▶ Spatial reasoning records
+ + + +
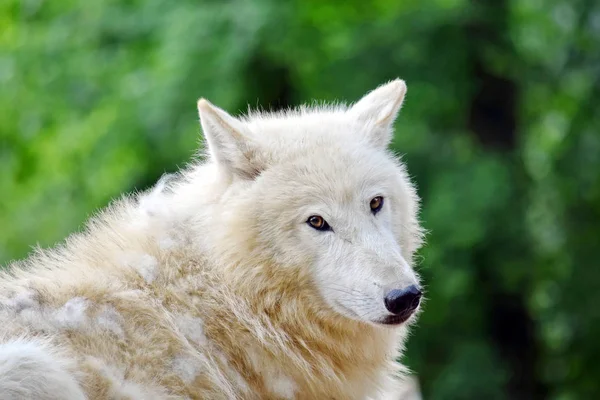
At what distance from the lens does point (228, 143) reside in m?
4.64

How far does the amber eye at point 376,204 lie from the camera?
4637 millimetres

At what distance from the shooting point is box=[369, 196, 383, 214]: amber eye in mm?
4637

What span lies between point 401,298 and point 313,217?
0.61 m

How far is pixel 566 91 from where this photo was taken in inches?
488

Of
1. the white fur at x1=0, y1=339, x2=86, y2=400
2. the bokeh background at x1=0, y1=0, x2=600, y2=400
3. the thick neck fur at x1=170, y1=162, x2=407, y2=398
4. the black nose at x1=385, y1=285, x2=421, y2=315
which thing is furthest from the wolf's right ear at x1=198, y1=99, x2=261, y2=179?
the bokeh background at x1=0, y1=0, x2=600, y2=400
+ + + +
▶ EXERCISE DETAILS
Reproduce the entries from the line containing "What span lies" through the end of the entries, with "black nose" swapped for "dark nose" and everything else left unchanged.

▶ SOLUTION
What span lies between point 401,298 and point 313,217?
0.61 m

How far is pixel 566 91 from where this photo was taken in inches?
488

Of
1. the white fur at x1=0, y1=339, x2=86, y2=400
2. the bokeh background at x1=0, y1=0, x2=600, y2=400
3. the thick neck fur at x1=170, y1=162, x2=407, y2=398
4. the dark nose at x1=385, y1=285, x2=421, y2=315
which thing is furthest from the wolf's right ear at x1=198, y1=99, x2=261, y2=179?
the bokeh background at x1=0, y1=0, x2=600, y2=400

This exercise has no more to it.